Engineering Contradictions & Design Principles
Engineering Contradiction Analysis
1Adaptability or versatility
If machine tools are reconfigured for different part types, then product variety is improved, but setup time increases
Solution Approach 1:
The system performs preliminary actions by pre-calculating and storing optimal processing sequences for different part combinations in a database. When new parts arrive, the system quickly retrieves pre-computed sequences rather than calculating from scratch, thereby reducing setup time while maintaining adaptability to different part types.
Solution Approach 2:
The system dynamically adjusts processing sequences based on real-time inputs including part geometry, material properties, and machine tool capabilities. The neural network continuously learns from new data and adapts its recommendations, allowing the system to optimize for both product variety and minimal setup time as conditions change.
2Productivity
If batch size is increased to compensate for setup time, then productivity is improved, but inventory cost increases
Solution Approach 1:
The system changes the parameter of batch size from a fixed large value to a dynamically optimized value. By analyzing part similarity, machine tool capabilities, and setup time requirements, the system determines optimal batch sizes that minimize total cost while maintaining productivity. This allows smaller, more frequent batches when part variety is high, and larger batches when part similarity is high.
3Loss of time
If engineering-intensive methods are used to reduce setup time, then setup time is reduced, but method complexity increases
Solution Approach 1:
The system replaces complex engineering-intensive manual methods with an automated neural network-based information processing system.
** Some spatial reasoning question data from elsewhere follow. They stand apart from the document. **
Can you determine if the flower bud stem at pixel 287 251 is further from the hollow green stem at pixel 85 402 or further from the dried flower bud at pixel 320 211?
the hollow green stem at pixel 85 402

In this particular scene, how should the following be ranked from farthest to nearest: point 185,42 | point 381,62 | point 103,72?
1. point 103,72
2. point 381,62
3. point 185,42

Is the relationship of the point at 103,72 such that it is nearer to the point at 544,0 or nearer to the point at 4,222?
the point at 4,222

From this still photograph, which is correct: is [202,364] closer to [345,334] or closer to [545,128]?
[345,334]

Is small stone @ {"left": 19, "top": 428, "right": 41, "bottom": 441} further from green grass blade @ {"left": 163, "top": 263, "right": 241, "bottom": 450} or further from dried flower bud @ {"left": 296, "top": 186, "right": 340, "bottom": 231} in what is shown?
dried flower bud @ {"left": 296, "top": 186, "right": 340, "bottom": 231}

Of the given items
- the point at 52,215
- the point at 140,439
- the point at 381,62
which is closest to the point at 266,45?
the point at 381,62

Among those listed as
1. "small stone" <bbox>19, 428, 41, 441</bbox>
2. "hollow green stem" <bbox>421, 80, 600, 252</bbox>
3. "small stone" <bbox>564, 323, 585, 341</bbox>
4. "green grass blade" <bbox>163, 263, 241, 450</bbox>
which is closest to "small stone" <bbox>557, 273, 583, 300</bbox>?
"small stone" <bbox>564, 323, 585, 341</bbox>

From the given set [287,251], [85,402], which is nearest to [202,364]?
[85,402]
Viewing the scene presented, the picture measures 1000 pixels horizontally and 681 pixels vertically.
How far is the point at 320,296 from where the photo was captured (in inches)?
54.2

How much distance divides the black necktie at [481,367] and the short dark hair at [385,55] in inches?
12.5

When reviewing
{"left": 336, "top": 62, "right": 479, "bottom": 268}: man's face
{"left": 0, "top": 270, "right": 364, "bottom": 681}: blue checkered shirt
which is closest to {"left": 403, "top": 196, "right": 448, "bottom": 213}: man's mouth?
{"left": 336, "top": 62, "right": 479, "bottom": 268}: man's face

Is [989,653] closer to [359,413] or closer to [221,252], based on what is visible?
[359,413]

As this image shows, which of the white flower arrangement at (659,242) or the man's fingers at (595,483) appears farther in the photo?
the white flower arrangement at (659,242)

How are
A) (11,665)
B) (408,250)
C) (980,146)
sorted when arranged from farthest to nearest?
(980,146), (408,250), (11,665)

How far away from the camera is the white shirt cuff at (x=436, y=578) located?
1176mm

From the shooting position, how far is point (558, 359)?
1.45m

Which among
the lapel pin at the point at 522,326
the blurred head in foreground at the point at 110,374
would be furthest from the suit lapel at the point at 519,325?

The neural network automatically analyzes part geometries, material properties, and machine capabilities to generate optimized processing sequences, eliminating the need for manual engineering analysis while reducing setup time.
Solution Approach 2:
The system creates digital copies of part designs, material specifications, and machine tool capabilities in a database. These digital models are used by the neural network to simulate and optimize processing sequences without requiring physical prototypes or manual trial-and-error, thereby reducing setup time and method complexity.
4Adaptability or versatility
If frequent part type changes are implemented, then market responsiveness is improved, but setup frequency increases
Solution Approach 1:
The system merges the processing of multiple different part types into single production runs by identifying and exploiting similarities between parts. The neural network groups parts that can be processed using similar machine tool configurations and parameters, allowing the system to respond to market diversity while minimizing the number of actual setup changes required.
Data Source
AI summary
Methods, systems and apparatus, including computer programs encoded on computer storage medium, for controlling operations of machine tool workstations. Machine tool workstations are grouped into functional groups. Neural networks corresponding to the functional groups are trained to process respective inputs representing parts to be processed to generate respective outputs representing sequences of ordered subsets of the parts that produce a reduced setup time for workstations in the functional groups. Data representing respective collections of parts to be processed by workstations included in the functional groups is processed using the trained neural networks to generate corresponding sequences of ordered subsets of the collection of parts. Average delay times associated with the generated sequences of ordered subsets of the collection of parts are computed. If the average delay times are less than a predetermined threshold, parts are released to the functional groups for processing according to the generated sequences.